# Is Software Updated?

This notebook looks at references to GitHub URLs in papers available in the OA corpus from EuroPMC,
and identifies:

  * How many times the GitHub repositories have been updated since paper referencing them was released
  
Note that at present, we are not distinguishing between URLs referencing software *created* by the paper authors,
versus *used* by the authors, nor which software was created as a result of the work in the paper.

In [None]:
import pandas
import json
from datetime import datetime, timedelta
from collections import defaultdict
from github import Github
import numpy as np
import matplotlib.pyplot as plt

import process_eupmc
import process_urls

## File locations

In [None]:
# Directory containing the data
data_dir = '../data'

# File containing the list of matching papers
matching_papers = data_dir + '/' + 'eupmc_fulltext_html_urls.txt'

# File for the output
output_jsonfile = data_dir + '/' + 'dict_of_papers.json'

# Github Token
gh_token = '../secrets/github_token'

In [None]:
with open(gh_token, 'r') as f:
    github_token = f.read().rstrip()

## Use getpapers to download fulltext of papers

We currently do this outside of the notebook, and assume that the files are available locally.

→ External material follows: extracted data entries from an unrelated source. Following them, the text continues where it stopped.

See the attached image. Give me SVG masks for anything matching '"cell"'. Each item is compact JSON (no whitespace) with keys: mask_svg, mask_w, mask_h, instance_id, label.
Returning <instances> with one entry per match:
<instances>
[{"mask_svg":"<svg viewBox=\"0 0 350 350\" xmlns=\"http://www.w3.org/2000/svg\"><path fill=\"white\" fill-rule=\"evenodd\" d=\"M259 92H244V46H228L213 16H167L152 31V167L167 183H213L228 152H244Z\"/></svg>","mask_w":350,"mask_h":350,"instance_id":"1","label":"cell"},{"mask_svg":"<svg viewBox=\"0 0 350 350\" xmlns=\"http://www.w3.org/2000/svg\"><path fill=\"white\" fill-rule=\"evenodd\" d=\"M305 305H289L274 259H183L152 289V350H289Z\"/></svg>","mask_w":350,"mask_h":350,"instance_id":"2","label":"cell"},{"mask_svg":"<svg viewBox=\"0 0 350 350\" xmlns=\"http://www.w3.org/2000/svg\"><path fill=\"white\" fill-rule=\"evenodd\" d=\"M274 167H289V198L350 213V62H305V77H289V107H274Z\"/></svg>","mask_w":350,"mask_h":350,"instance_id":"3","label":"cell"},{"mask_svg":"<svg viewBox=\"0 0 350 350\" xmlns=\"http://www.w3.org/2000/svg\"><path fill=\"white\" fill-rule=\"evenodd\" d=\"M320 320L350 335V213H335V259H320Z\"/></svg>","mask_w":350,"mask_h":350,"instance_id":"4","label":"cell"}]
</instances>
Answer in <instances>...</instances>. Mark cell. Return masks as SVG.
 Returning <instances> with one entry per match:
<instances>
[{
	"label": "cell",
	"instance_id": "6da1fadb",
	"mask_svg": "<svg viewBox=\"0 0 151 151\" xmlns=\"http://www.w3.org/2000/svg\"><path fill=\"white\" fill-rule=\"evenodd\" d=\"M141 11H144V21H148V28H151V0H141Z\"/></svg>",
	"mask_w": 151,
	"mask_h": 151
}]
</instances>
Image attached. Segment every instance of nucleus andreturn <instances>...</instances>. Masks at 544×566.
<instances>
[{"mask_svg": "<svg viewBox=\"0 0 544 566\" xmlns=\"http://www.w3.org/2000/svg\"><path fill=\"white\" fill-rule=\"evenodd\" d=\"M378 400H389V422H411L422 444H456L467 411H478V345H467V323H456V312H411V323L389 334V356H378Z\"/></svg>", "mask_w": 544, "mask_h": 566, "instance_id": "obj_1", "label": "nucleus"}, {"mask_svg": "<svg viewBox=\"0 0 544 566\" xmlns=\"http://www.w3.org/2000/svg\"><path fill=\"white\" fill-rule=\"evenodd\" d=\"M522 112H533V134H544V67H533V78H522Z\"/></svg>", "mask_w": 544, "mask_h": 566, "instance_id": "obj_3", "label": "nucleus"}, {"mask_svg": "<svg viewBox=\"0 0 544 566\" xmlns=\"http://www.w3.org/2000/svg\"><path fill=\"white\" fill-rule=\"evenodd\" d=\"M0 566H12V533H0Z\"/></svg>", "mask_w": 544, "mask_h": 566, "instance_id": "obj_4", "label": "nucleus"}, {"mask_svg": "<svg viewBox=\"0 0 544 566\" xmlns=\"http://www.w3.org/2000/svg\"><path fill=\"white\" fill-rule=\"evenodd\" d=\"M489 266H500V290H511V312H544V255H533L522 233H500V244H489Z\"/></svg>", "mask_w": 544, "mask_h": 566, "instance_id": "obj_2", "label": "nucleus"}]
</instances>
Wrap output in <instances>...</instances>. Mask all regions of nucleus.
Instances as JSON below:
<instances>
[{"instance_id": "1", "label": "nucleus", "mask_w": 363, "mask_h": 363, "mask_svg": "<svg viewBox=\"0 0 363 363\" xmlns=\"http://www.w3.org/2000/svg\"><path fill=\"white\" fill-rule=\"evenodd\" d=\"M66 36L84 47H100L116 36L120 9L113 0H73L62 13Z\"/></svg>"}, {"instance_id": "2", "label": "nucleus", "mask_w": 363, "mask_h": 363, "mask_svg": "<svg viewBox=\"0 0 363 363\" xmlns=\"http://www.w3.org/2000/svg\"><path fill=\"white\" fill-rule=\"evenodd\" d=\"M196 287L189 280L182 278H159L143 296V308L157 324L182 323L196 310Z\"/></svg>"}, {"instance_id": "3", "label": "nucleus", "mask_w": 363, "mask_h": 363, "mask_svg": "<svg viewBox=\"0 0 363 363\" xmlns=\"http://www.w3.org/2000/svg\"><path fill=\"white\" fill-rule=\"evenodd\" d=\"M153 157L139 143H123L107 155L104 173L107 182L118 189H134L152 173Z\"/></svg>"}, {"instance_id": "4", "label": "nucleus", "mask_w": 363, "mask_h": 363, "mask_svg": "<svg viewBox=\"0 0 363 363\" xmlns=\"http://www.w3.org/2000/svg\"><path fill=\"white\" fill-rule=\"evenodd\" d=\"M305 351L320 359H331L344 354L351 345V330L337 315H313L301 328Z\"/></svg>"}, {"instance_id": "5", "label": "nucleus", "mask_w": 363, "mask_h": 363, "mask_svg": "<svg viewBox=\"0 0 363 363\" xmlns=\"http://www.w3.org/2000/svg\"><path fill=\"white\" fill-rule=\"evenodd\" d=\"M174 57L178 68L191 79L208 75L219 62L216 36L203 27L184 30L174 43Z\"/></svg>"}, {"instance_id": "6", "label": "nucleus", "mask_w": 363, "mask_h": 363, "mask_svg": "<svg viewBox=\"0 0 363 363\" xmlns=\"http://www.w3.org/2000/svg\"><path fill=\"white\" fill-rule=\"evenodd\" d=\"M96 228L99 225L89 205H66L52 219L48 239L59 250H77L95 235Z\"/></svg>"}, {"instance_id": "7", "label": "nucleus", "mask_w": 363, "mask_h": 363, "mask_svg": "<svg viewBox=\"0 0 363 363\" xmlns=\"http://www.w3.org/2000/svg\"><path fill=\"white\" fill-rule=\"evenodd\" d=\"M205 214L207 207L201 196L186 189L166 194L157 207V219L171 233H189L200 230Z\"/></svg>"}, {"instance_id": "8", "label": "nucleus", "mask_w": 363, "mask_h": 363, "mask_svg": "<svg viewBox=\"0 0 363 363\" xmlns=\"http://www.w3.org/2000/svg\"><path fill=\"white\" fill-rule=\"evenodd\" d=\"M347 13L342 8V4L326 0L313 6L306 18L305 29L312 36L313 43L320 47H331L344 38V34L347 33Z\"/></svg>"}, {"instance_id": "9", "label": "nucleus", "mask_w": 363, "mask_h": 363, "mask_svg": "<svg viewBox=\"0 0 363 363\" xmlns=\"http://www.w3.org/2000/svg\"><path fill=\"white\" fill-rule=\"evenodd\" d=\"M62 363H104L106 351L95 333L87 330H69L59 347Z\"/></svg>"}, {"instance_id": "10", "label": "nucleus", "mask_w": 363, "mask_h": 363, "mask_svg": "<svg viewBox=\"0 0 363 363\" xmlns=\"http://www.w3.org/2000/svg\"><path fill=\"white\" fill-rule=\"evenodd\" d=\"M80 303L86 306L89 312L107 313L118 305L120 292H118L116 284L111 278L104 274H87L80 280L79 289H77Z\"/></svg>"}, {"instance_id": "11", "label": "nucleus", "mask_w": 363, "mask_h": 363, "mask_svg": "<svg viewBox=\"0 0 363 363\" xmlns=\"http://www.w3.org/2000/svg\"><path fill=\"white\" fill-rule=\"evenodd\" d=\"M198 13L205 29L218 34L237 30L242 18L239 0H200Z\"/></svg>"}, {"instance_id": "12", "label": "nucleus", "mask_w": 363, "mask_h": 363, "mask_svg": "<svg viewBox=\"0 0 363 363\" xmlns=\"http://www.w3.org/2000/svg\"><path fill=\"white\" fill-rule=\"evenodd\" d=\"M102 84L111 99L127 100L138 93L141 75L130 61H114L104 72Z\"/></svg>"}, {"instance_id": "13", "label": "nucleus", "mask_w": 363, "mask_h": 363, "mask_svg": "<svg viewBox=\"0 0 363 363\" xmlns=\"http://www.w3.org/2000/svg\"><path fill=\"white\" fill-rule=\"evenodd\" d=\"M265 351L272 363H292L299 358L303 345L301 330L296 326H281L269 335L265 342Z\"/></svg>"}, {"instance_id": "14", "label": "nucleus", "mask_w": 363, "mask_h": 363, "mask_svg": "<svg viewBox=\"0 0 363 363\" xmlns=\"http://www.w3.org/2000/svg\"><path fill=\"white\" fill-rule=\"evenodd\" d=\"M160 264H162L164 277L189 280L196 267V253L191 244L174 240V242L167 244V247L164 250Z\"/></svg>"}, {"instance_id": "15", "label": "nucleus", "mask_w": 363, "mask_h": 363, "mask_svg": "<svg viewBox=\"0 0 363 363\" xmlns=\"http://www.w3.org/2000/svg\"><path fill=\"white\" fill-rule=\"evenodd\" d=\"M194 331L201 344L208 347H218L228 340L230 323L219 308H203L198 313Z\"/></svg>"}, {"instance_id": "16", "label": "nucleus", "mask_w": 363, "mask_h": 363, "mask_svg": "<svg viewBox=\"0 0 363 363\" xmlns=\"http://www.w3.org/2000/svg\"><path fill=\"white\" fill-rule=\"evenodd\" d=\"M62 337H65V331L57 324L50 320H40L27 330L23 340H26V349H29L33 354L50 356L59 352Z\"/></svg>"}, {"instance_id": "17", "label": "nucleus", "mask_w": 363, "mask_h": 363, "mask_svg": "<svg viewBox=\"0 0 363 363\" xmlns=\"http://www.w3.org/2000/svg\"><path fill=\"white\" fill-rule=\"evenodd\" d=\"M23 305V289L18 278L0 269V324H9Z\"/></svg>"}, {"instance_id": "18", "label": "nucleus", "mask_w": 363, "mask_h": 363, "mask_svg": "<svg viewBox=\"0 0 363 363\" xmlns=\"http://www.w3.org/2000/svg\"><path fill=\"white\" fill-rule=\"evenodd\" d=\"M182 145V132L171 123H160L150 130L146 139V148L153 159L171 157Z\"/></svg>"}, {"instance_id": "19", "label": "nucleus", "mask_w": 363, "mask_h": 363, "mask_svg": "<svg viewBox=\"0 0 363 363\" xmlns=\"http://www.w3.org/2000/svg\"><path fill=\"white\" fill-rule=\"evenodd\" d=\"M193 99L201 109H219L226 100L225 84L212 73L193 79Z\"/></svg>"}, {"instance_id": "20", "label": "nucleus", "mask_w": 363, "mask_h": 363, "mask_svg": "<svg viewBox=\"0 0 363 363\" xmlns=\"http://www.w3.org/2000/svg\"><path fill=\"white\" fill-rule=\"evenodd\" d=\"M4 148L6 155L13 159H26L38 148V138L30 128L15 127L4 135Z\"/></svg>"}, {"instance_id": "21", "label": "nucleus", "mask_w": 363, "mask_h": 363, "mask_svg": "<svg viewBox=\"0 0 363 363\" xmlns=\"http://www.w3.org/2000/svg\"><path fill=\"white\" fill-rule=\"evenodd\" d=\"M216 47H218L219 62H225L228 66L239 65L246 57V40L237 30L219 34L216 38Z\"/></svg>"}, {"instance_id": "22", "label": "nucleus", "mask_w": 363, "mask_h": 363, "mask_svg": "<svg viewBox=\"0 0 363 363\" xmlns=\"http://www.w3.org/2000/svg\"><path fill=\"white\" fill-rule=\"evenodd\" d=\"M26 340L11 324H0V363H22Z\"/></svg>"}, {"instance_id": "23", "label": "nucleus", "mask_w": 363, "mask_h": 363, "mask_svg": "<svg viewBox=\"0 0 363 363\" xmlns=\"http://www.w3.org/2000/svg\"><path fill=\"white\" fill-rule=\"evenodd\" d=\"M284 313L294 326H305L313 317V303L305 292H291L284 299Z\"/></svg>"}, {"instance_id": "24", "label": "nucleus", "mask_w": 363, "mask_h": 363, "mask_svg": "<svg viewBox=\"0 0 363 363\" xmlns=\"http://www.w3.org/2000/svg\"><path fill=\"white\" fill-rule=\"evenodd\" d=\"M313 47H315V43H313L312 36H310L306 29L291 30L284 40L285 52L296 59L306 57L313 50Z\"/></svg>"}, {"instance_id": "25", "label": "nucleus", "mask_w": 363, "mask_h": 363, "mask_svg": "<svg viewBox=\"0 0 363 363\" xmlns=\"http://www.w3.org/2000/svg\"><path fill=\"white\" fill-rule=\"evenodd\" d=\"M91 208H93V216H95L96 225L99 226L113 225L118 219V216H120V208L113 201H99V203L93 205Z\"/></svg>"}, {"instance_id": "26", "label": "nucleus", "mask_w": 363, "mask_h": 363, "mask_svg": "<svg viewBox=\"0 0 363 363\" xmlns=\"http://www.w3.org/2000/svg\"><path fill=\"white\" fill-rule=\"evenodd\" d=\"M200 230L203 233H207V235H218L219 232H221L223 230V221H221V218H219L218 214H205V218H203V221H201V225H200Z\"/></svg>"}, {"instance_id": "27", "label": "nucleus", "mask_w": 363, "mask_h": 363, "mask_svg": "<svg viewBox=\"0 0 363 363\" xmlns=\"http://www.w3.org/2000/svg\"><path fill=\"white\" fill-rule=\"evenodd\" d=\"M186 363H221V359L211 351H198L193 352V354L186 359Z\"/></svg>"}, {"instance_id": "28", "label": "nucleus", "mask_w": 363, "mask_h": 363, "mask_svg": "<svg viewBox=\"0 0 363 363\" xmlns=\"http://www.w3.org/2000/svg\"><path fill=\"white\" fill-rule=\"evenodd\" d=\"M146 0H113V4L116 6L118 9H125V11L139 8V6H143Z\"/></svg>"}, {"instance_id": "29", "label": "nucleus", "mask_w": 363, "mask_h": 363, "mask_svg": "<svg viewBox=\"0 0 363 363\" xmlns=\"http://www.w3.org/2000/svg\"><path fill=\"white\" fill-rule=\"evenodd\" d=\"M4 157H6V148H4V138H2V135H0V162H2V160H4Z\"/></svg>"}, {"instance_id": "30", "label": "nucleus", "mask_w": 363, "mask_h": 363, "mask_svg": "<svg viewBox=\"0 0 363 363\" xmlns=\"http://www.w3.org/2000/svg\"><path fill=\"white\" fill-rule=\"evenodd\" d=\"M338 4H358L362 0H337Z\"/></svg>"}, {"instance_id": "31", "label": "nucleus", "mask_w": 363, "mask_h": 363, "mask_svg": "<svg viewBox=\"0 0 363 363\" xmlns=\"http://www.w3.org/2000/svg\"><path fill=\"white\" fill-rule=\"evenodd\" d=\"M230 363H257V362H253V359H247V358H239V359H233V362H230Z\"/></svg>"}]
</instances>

The command we are using is:

>getpapers --query 'github' -x --limit 100 -o data

which queries EuPMC for all papers containing the term 'github' and returns the full text of the first 100 papers matching this into the directory 'data'

## Textmine each paper

In [None]:
# Get the list of subdirectories dumped by ContentMine
paper_ids = process_eupmc.get_pmcids(matching_papers)

In [None]:
# Process the papers and extract all the references to GitHub and Zenodo urls
papers_info = process_eupmc.process_papers(paper_ids, data_dir)

## Analyse GitHub repos to see frequency of commits

In [None]:
g = Github(github_token)
number_of_updates = defaultdict(int)
frequency_of_updates = defaultdict(int)

for p in papers_info:

    repos = []
    # The following removes references to the main github.com site
    # and also treats references to blobs / issues as references to the repo
    for gh_url in p.references['github']:
        words = gh_url.split('/')
        if len(words) > 4: #
            reponame = words[3] + '/' + words[4]
            if reponame not in repos:
                repos.append(reponame)            
    
    for repo in repos:
        print ("Processing: ", repo)
        code = g.get_repo(repo)
        # limit to commits since publication date
        since = datetime.strptime(p.pub_date, '%Y-%m-%d')
        days = (datetime.now() - since).days
        commits = code.get_commits()
        num_commits = 0
        commit_date = commits[num_commits].commit.author.date
        while commit_date > since:
            num_commits = num_commits + 1
            commit_date = commits[num_commits].commit.author.date
        print("Number of commits since publication: ", num_commits)
        commit_freq = num_commits / days
        print("Commit frequency: ", commit_freq, "commits/day since publication")
        number_of_updates[num_commits] +=1
        # I'm using the magic number 100 until I get a sense of the correct bins to use
        frequency_of_updates[int(100 * commit_freq)] +=1

## Plotting the results

We use a defaultdict so that we can easily zero entries with no data.